Fugas - dicas dos leitores

Turquia, um país entre dois continentes

Por M. J. Castro - Lisboa

A antiga capital serve por agora de trampolim para a descoberta do país porque Istambul é tão excelsa capital que merece um relato à parte só para ela e portanto não cabe aqui. Saímos da cidade em direcção a Ancara, a Turquia do século XX, moderna e cosmopolita, que venera em cada esquina o seu ídolo, Atatürk.

O seu mausoléu, sobranceiro à cidade, é imponente, sólido, uno, sóbrio e apartado de qualquer outra construção. Evidencia-se solitário sobre a colina de onde se vê a cidade e se espraiam as montanhas de contornos pouco nítidos.

De Ancara parte-se em direcção à Capadócia. Através do vidro da camioneta, a paisagem muda desfila sem sobressaltos, ao mesmo tempo que a luz difusa do fim do dia se projecta em todo o horizonte.
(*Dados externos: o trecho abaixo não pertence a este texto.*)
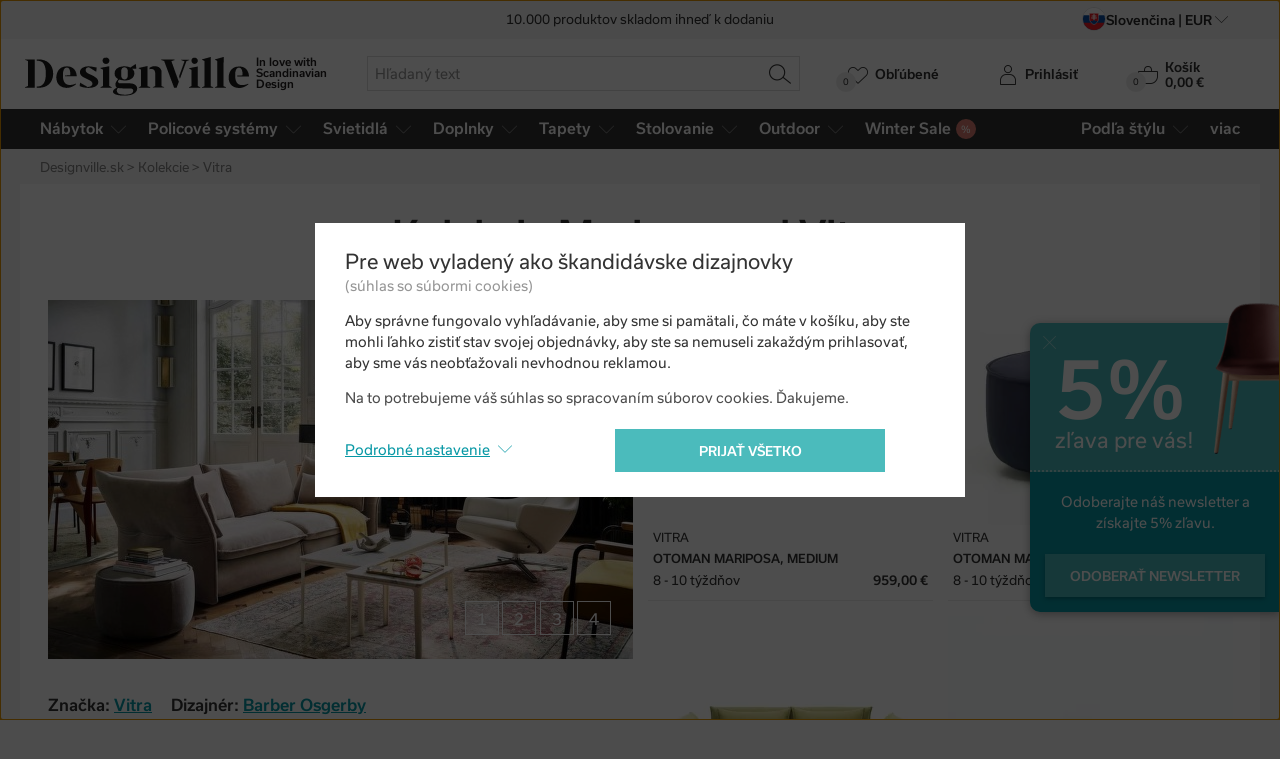

--- FILE ---
content_type: image/svg+xml
request_url: https://www.designville.sk/img/flag/sk.svg?version=eb6aff2b32a96c0c8a23db9a2b48d88e6ef35884
body_size: 1430
content:
<svg xmlns="http://www.w3.org/2000/svg" xml:space="preserve" viewBox="0 0 15000 10000">
  <path fill="#EE1C25" d="M0 6666.7h15000V10000H0z"/>
  <path fill="#0B4EA2" d="M0 3333.3h15000v3333.3H0z"/>
  <path fill="#FFF" d="M0 0h15000v3333.3H0z"/>
  <path fill="#FFF" d="M4600 7606.2c-857.3-412.9-2083.6-1232.6-2083.6-2853.9 0-1621.3 77.5-2358.6 77.5-2358.6H6606s77.5 737.3 77.5 2358.6c.1 1621.4-1226.2 2441-2083.5 2853.9z"/>
  <path fill="#EE1C25" d="M4600 7391.1c-786.5-378.8-1911.5-1130.8-1911.5-2618.2 0-1487.4 71.1-2163.9 71.1-2163.9h3680.9s71.1 676.5 71.1 2163.9S5386.5 7012.2 4600 7391.1z"/>
  <path fill="#FFF" d="M4768.2 4382.9c213 3.4 628.5 11.8 998.4-112 0 0-9.8 132.4-9.8 286.6 0 154.3 9.8 286.6 9.8 286.6-339.4-113.6-758.4-115.9-998.4-112.9v821.6h-336.4v-821.6c-240-3-659.1-.7-998.4 112.9 0 0 9.8-132.4 9.8-286.6 0-154.2-9.8-286.6-9.8-286.6 370 123.8 785.5 115.5 998.4 112v-516c-194.1-1.7-473.8 7.5-790.1 113.4 0 0 9.8-132.4 9.8-286.6 0-154.2-9.8-286.6-9.8-286.6 315.8 105.7 595.1 115.1 789.2 113.4-10-326.7-105.2-738.5-105.2-738.5s195.9 15.3 274.2 15.3c78.4 0 274.2-15.3 274.2-15.3s-95.2 411.8-105.1 738.5c194.1 1.7 473.4-7.7 789.2-113.4 0 0-9.8 132.4-9.8 286.6 0 154.3 9.8 286.6 9.8 286.6-316.2-105.8-596-115.1-790-113.4v516z"/>
  <path fill="#0B4EA2" d="M4599.9 5463.8c-396.1 0-608.2 549.4-608.2 549.4s-117.7-260.5-440.8-260.5c-218.6 0-379.8 194.5-482.2 374.6 397.8 632.9 1032.4 1023.5 1531.3 1263.8 498.9-240.3 1134-630.8 1531.8-1263.8-102.4-180.1-263.6-374.6-482.2-374.6-323.2 0-441.3 260.5-441.3 260.5s-212.3-549.4-608.4-549.4z"/>
</svg>


--- FILE ---
content_type: image/svg+xml
request_url: https://www.designville.sk/img/flag/square/sk.svg?version=0c00a8defacd7a802acb24e2b344580883a3b625
body_size: 1798
content:
<svg xmlns="http://www.w3.org/2000/svg" viewBox="0 0 3600 3600">
	<defs>
		<clipPath clipPathUnits="userSpaceOnUse" id="cp1">
			<path d="m2519 873c0 0 28 280.5 28 841.5-4 573-432.5 863-747 1015.5-314.5-152.5-743-442.5-747-1015.5 0-561 28-841.5 28-841.5z"/>
		</clipPath>
	</defs>
	<style>.a{fill:#fff}.b{fill:#0b4ea2}.c{fill:#ee1c25}.d{fill:none;stroke:#fff;stroke-width:80}</style>
	<path class="a" d="m0 0h5400v3600h-5400z"/>
	<path class="b" d="m0 1200h5400v2400h-5400z"/>
	<path class="c" d="m0 2400h5400v1200h-5400z"/>
	<path class="c" d="m2519 873c0 0 28 280.5 28 841.5-4 573-432.5 863-747 1015.5-314.5-152.5-743-442.5-747-1015.5 0-561 28-841.5 28-841.5z"/>
	<path class="a" d="m1736.5 2400v-701.5c-237.5 0-305 21-376 42.5q2.5-26.9 3.8-53.8 1.2-27 1.2-53.9 0-27-1.2-54-1.3-26.9-3.8-53.8c71 21.5 138.5 42.5 376 42.5v-195c-75 0-178.5 3-297.5 43.5q2.5-26.9 3.8-53.9 1.2-27.1 1.2-54.1 0-27-1.2-54.1-1.3-27-3.8-53.9c119 40 222.5 43 297.5 43 0-56.5-17.5-178-39.5-278.5q25.7 2.3 51.4 3.4 25.8 1.2 51.6 1.2 25.8 0 51.6-1.2 25.7-1.1 51.4-3.4c-22 100.5-39.5 222-39.5 278.5 75 0 178.5-3 297.5-43q-2.5 26.9-3.8 53.9-1.2 27.1-1.2 54.1 0 27 1.2 54.1 1.3 27 3.8 53.9c-119-40.5-222.5-43.5-297.5-43.5v195c237.5 0 305-21 376-42.5q-2.5 26.9-3.8 53.8-1.2 27-1.2 53.9 0 27 1.2 54 1.3 26.9 3.8 53.8c-71-21.5-138.5-42.5-376-42.5v701.5z"/>
	<g clip-path="url(#cp1)">
		<path class="b" d="m1411.5 2951.5c-82.3 0-159.5-68.4-207-183.3-47.5-115-59.4-262.2-31.9-394.9 27.4-132.6 90.9-234.3 170.1-272.5 79.2-38.2 164.3-8.3 228.3 80.2 27.3-64.1 62.1-116 101.8-151.6 39.7-35.6 83.1-54.1 127.2-54.1 44.1 0 87.5 18.5 127.2 54.1 39.7 35.6 74.5 87.5 101.8 151.6 64-88.5 149.1-118.4 228.3-80.2 79.2 38.2 142.7 139.9 170.1 272.5 27.5 132.7 15.6 279.9-31.9 394.9-47.5 114.9-124.7 183.3-207 183.3z"/>
	</g>
	<path class="d" d="m2519 873c0 0 28 280.5 28 841.5-4 573-432.5 863-747 1015.5-314.5-152.5-743-442.5-747-1015.5 0-561 28-841.5 28-841.5z"/>
</svg>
O Lago Salgado a caminho de Aksaray é o ponto onde descansaremos um pouco; caminho pelo chão rijo feito de sal onde o sol se reflecte intensamente e o branco é tão forte que quase fere a vista.

De Avanos em direcção às planícies e desfiladeiros áridos, qual paisagem lunar, com formas que desafiam a imaginação mais delirante.

Dirigimo-nos depois em direcção ao Vale de Göreme, terra de capelas subterrâneas decoradas com frescos impossíveis de contar.

No rame-rame dos dias e dos quilómetros segue-se a bela Konya, com o seu mosteiro dervixe sob uma cúpula de um azul-turquesa impossível. E depois Pamukkale, com os seus terraços cobertos de calcário a escorrer água límpida, que mais parecem algodão.

Éfeso é a próxima paragem. Aqui, cuido da secreta atracção do homem por ruínas: tem certamente a ver com a fragilidade da nossa natureza intrínseca, com uma conformidade secreta entre esses espaços constituídos por monumentos destruídos e a rapidez da nossa existência.

Segue-se Izmir, a cidade turca mais ocidentalizada da Turquia, depois Bursa com a sua mesquita nobre e elegante e onde o rendilhar das palavras turcas se mistura à ladainha da oração.

De Bursa percorre-se mais umas dúzias de quilómetros e apanha-se o ferry de Alova para Istambul.

Pensa-se encontrar um país tranquilo e reservado devido à influência do Islão e por isso a exuberância e vivacidade do carácter turco é uma surpresa agradável. Parte-se com o coração dividido, qual Istambul dividida entre a Ásia e a Europa.

Parto com a convicção profunda de ter deixado a Turquia, por breves instantes, até a um regresso desejado! Gautier achara que "as maravilhas deste lugar precisam de iluminação e perspectiva, pois quando nos aproximamos a sedução desfalece"; desta vez discordo dele: a sedução estará sempre lá, é só preciso abrir os olhos e apreendê-la.